We are so excited to reveal our next Q&A from our series of meet-the-moderators, who have been gracing our stages since our humble beginnings and will be returning once again this year.
Meet Jewel Topsfield, who has been moderating some unforgettable conversations with international headliners over the years. Jewel is a former Indonesia correspondent for The Age and The Sydney Morning Herald, now living and working in Jakarta. She has won multiple awards over her 30-year career in journalism, including a Walkley Award and the Lowy Institute Media Award.
Get to know Jewel as we discuss what to expect from her upcoming sessions, her reading, and the events she’s most looking forward to at this year’s Festival.
You have been coming to the Festival for years now as a regular moderator. What makes you want to come back?

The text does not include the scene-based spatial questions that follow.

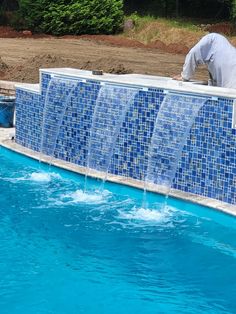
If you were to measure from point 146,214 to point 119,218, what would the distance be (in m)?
0.34

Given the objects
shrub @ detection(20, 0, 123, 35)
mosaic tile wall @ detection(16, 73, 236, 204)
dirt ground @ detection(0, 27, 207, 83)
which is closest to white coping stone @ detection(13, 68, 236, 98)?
mosaic tile wall @ detection(16, 73, 236, 204)

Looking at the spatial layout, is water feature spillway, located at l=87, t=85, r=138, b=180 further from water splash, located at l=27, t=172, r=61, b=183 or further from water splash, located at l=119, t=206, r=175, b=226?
water splash, located at l=119, t=206, r=175, b=226

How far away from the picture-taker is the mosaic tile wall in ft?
24.9

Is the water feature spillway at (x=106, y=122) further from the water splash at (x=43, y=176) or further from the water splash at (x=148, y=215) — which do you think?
the water splash at (x=148, y=215)

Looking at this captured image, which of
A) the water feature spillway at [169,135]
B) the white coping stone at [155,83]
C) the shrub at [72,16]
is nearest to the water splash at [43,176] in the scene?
the white coping stone at [155,83]

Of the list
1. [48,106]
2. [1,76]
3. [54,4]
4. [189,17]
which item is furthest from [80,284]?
[189,17]

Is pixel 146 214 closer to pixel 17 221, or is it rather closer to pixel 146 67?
pixel 17 221

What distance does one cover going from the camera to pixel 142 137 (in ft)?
27.8

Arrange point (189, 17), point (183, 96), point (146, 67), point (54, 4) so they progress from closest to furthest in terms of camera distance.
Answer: point (183, 96), point (146, 67), point (54, 4), point (189, 17)

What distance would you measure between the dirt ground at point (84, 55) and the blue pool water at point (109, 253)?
22.2ft

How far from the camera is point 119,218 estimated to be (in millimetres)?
7504

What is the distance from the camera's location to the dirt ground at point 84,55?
15.2 meters

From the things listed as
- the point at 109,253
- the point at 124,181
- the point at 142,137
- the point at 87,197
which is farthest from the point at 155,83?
the point at 109,253

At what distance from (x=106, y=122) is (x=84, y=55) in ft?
43.1
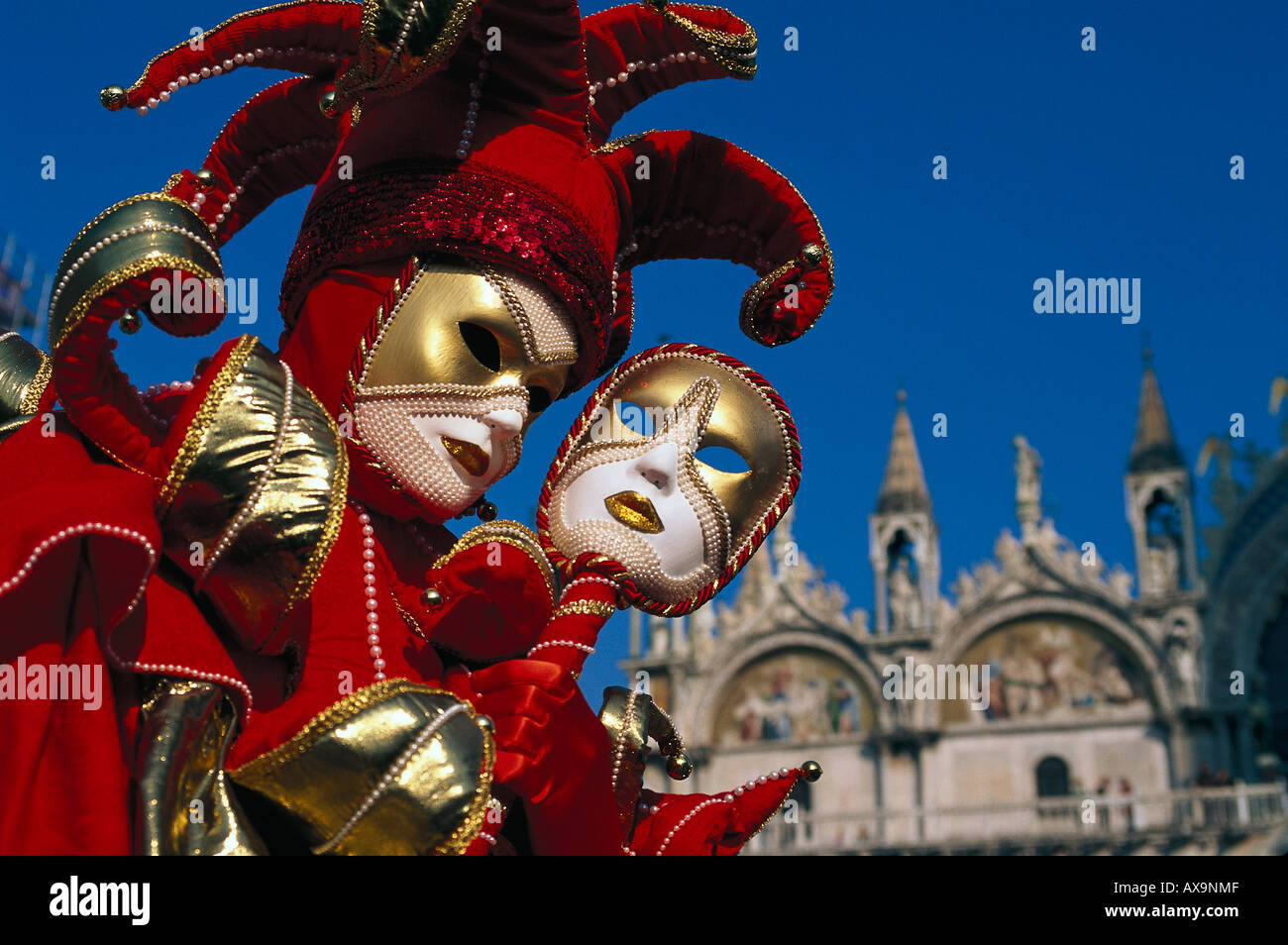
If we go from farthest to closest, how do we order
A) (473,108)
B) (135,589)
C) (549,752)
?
(473,108) → (549,752) → (135,589)

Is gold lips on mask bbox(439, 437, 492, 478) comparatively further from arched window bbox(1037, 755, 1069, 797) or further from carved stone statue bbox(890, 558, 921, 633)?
carved stone statue bbox(890, 558, 921, 633)

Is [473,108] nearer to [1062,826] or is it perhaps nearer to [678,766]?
[678,766]

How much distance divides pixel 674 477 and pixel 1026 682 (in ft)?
58.5

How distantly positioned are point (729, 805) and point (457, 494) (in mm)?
814

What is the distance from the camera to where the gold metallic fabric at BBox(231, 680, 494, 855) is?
5.95 ft

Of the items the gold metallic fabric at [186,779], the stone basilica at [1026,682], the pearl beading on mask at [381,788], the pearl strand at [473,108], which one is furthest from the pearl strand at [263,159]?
the stone basilica at [1026,682]

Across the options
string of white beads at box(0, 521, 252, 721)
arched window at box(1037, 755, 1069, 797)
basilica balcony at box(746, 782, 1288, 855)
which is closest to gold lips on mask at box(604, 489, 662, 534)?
string of white beads at box(0, 521, 252, 721)

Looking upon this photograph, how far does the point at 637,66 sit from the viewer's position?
8.60 ft

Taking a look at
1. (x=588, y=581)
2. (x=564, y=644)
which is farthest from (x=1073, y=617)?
(x=564, y=644)

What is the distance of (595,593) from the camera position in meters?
2.28
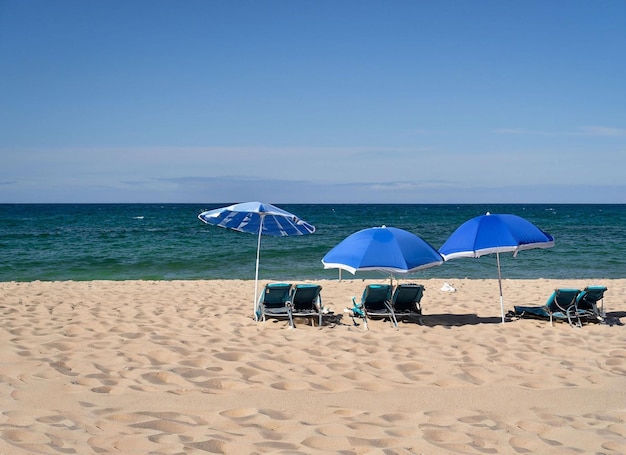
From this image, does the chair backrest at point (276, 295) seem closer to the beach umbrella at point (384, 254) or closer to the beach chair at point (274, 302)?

The Festival is one of my favourite times of the year. I always leave feeling challenged and inspired, with an enormous pile of books (real books, with paper you can rub between your fingers!) for my bedside table. I live in Jakarta and love the access the Festival gives me to some of Indonesia’s best writers and thinkers. Last year I got to meet fearless writer Ayu Utami, whose novel Saman became a cultural sensation, and Dewi Lestari, whose wildly popular Supernova series blends philosophy, science and religion. The Festival has turned me into the ultimate name-dropping dinner party bore!
You will be leading a panel that explores the love that lives within times of conflict, delving into the realities of love and terror’s coexistence in fiction. In your view, can fiction serve as a counter to fear, and is there a book of yours that illustrates this?
This is such an interesting question. (The classic response panellists give to buy themselves thinking time!) I think fiction, and non-fiction for that matter, can articulate our fears and show that hope, humanity and laughter can still exist within darkness. I have just finished the beautiful novel The Anthropologists by Ayşegül Savaş, who is on the Love in a Time of Conflict panel. The novel is a meditation on loneliness. Its protagonists are slightly adrift in a foreign country and feel guilty about living so far from their families. They overcome their fear of being lonely, misunderstood and invisible by observing the daily routines of visitors to a suburban park and creating their own community and meaningful rituals. It finishes on such a gentle note of hope: “What are some of the things we love? Manu asked. We love breakfast, I said. And we love pastries, Manu said. Tereza, I added. Beers with Ravi. And lazing about. Having nothing to do on a weekend. Detective mysteries. Sitting in the sun. That’s a good life, Manu said.”